__Source text__:

--- --- ---

Re: Max Limit to Schema Fields - Solr 4.X

Posted by Shawn Heisey <so...@elyograg.org>.
On 2/8/2014 12:12 PM, Mike L. wrote:
> Im going to try loading all 3000 fields in the schema and see how that goes. Only concern is doing boolean searches and whether or not Ill run into URL length issues but I guess Ill find out soon.

It will likely work without a problem.  As already mentioned, you may
need to increase maxBooleanClauses in solrconfig.xml beyond the default
of 1024.

The max URL size is configurable with any decent servlet container,
including the jetty that comes with the Solr example.  In the part of
the jetty config that adds the connector, this increases the max HTTP
header size to 32K, and the size for the entire HTTP buffer to 64K.
These may not be big enough with 3000 fields, but it gives you the
general idea:

            <Set name="requestHeaderSize">32768</Set>
            <Set name="requestBufferSize">65536</Set>

Another option is to use a POST request instead of a GET request with
the parameters in the posted body.  The default POST buffer size in
Jetty is 200K.  In newer versions of Solr, the limit is actually set by
Solr, not the servlet container, and defaults to 2MB.  I believe that if
you are using SolrJ, it uses POST requests by default.

--- --- ---

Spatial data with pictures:
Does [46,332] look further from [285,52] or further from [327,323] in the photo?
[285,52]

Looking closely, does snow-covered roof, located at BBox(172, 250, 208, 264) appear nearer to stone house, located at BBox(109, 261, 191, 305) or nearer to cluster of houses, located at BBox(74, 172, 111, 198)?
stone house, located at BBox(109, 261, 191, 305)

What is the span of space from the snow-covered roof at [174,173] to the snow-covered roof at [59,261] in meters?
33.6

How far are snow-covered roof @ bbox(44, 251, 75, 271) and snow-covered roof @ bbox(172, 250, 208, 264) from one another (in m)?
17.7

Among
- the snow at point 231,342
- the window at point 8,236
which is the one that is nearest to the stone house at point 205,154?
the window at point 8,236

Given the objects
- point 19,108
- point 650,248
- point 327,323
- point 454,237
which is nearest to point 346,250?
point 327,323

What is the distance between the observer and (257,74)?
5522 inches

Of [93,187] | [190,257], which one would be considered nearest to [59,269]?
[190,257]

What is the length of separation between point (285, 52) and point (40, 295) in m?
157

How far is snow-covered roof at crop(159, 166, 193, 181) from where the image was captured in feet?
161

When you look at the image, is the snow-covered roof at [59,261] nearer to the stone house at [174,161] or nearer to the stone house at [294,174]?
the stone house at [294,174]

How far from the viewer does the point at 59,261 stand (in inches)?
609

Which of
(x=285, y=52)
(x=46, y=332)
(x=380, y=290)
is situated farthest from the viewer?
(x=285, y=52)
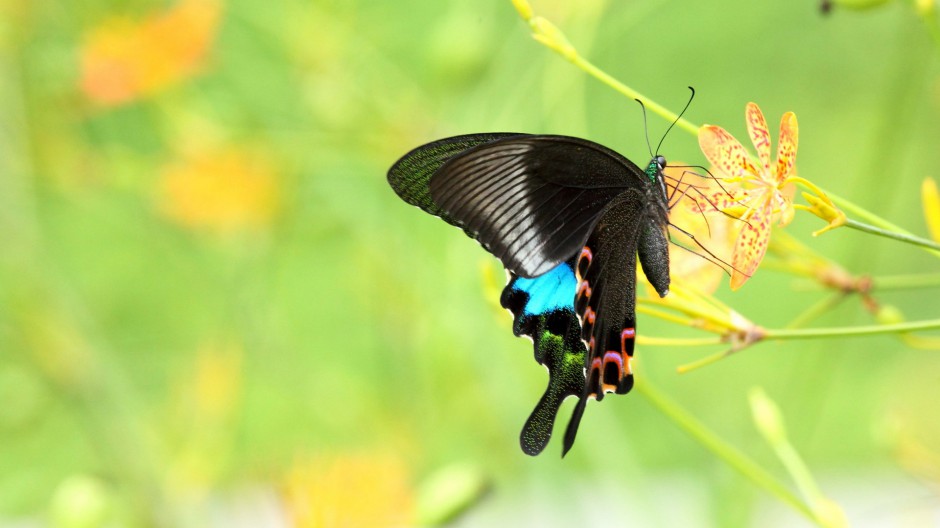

--- --- ---

__Set task__: From the post above about Solr schema fields, extract the passage that begins at the words "Another option is" and stops after "requests by default.", copying it word for word.

__Correct result__:
Another option is to use a POST request instead of a GET request with
the parameters in the posted body.  The default POST buffer size in
Jetty is 200K.  In newer versions of Solr, the limit is actually set by
Solr, not the servlet container, and defaults to 2MB.  I believe that if
you are using SolrJ, it uses POST requests by default.